Cosine Similarity Calculator

Created by Rijk de Wet
Reviewed by Anna Szczepanek, PhD and Steven Wooding
Last updated: Mar 09, 2023

The cosine similarity calculator will teach you all there is to know about the cosine similarity measure, which is widely used in machine learning and other fields of data science.

• What the cosine similarity is;
• What the formula for the cosine similarity is;
• Whether the cosine similarity can be negative; and
• How to calculate the cosine similarity in Python.

How to use the cosine similarity calculator

Here's how to use this cosine similarity calculator:

1. Enter your vectors $\vec{a}$ and $\vec{b}$ into the calculator, one element at a time.

• More fields will appear as you need them.
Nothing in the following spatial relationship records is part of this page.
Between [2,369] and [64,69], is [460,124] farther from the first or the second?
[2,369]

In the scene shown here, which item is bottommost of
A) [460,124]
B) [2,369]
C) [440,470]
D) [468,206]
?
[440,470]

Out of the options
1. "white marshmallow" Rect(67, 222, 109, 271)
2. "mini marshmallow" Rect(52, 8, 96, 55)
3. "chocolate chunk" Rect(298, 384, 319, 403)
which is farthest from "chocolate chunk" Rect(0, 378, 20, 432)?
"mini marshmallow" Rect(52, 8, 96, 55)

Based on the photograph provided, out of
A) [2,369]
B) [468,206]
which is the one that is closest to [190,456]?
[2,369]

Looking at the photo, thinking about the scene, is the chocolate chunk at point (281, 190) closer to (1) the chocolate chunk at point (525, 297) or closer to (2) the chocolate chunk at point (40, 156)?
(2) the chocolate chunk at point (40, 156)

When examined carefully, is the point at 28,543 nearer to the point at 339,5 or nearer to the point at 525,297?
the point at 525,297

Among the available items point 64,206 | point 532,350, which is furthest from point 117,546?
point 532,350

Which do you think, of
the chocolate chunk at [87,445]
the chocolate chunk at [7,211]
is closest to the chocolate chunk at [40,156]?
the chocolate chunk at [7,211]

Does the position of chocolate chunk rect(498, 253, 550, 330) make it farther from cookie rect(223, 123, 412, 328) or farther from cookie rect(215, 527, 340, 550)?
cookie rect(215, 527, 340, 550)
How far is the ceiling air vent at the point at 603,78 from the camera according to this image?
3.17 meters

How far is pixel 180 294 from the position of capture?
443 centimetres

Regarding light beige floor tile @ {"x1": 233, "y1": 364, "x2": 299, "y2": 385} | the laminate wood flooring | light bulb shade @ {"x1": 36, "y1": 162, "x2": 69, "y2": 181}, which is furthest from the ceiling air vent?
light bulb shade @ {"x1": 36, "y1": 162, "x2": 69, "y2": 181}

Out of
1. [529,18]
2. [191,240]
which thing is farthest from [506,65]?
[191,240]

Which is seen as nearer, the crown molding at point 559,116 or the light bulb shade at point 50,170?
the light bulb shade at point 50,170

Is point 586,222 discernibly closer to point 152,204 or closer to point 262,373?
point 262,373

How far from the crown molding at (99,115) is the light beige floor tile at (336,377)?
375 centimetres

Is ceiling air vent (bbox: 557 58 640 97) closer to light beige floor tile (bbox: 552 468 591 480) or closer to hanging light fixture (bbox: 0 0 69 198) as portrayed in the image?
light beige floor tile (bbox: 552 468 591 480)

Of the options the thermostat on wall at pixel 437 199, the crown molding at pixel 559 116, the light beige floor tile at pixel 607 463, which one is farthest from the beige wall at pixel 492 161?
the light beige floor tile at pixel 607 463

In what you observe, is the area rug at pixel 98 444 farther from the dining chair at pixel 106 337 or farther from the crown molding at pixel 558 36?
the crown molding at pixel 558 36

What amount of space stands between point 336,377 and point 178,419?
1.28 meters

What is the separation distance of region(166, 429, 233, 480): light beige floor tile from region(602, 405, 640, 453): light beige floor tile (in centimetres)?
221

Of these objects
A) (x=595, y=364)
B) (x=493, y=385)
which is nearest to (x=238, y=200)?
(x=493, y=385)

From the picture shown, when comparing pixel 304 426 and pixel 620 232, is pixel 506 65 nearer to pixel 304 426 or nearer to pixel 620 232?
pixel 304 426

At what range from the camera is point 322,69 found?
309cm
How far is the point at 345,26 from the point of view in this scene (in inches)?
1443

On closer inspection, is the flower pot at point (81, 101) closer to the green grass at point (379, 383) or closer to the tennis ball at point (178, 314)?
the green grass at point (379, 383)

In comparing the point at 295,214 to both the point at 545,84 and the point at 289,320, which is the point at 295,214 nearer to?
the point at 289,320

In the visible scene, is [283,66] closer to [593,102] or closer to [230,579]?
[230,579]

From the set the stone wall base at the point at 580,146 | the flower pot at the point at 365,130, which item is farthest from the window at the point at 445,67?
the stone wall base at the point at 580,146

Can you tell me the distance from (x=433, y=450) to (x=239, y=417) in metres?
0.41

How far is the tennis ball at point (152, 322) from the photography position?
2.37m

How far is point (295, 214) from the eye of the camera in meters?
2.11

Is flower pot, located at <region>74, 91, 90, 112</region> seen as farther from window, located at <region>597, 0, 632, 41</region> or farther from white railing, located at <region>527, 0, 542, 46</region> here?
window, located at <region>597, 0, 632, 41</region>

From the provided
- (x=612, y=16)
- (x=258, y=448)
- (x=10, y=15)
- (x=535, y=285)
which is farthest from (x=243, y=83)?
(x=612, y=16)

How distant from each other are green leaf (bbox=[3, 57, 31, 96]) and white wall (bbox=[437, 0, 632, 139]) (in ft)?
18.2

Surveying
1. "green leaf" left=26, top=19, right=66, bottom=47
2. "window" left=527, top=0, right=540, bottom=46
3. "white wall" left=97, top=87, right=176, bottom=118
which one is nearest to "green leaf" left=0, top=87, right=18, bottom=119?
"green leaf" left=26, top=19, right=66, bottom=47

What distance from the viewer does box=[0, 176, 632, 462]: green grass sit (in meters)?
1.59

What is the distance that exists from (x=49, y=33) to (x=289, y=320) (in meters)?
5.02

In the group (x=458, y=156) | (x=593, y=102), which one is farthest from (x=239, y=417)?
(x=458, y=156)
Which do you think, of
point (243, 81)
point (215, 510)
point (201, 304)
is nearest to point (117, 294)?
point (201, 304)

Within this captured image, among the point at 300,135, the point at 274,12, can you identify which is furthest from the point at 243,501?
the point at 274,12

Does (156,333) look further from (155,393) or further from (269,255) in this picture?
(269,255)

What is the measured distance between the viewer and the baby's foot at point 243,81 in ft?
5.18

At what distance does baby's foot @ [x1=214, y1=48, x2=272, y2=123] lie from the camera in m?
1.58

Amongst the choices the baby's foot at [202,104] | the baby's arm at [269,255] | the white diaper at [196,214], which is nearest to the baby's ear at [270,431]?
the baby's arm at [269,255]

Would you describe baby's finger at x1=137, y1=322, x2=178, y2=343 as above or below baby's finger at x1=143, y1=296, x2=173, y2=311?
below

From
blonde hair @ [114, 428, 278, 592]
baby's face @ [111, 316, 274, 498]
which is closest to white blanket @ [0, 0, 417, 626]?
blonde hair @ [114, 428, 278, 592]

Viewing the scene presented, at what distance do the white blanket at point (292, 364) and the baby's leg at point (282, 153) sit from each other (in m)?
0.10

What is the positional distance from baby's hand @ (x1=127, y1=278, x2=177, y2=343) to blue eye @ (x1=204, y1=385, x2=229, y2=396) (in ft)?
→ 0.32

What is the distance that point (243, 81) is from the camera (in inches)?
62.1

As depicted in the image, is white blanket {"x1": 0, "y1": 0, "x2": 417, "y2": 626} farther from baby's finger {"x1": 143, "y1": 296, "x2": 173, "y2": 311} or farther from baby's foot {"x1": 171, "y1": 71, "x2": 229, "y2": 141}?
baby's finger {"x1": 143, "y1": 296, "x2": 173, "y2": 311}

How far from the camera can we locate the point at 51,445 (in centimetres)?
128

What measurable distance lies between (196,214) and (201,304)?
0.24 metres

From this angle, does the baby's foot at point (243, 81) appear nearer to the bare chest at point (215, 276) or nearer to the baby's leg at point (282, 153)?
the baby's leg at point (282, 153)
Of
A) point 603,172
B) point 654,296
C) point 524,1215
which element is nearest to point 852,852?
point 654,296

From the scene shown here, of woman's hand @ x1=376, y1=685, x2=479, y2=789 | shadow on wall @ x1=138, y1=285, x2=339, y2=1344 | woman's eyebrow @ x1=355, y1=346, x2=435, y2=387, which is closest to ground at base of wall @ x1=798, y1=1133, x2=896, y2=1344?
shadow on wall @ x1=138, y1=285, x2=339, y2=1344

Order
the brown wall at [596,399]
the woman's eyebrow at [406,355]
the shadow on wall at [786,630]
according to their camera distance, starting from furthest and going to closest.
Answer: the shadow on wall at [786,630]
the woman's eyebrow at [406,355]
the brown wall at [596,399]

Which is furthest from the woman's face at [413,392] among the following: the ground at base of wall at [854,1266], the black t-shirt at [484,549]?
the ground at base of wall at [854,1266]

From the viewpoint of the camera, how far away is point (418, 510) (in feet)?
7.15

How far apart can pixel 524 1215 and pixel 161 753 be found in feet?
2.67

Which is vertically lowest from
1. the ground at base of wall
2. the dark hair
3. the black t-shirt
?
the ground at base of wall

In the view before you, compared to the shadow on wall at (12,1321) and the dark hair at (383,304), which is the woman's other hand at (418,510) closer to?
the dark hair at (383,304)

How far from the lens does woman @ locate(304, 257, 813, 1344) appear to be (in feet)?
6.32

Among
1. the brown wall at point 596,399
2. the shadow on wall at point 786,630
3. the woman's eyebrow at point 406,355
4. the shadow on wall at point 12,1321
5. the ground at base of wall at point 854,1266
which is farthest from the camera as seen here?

• Empty fields are treated as zeroes.

• The vectors will automatically be extended to matching lengths.

2. The cosine similarity $\rm S_C$ (and derivative values, like the angle between the vectors, $\theta$, and the cosine distance, $\rm D_C$) are displayed below the vector inputs.

3. The calculations for finding the cosine similarity are shown below the results so that you may understand your specific result.

What is the cosine similarity?

The cosine similarity measure indicates how similar two vectors are using the cosine of the angle between them. It gives no information on the comparative magnitudes of the vectors.

Cosine similarity is widely used in data analysis and data science, particularly in the field of natural language processing.

🔎 Remember what the cosine is? No? Then head on over to our cosine calculator.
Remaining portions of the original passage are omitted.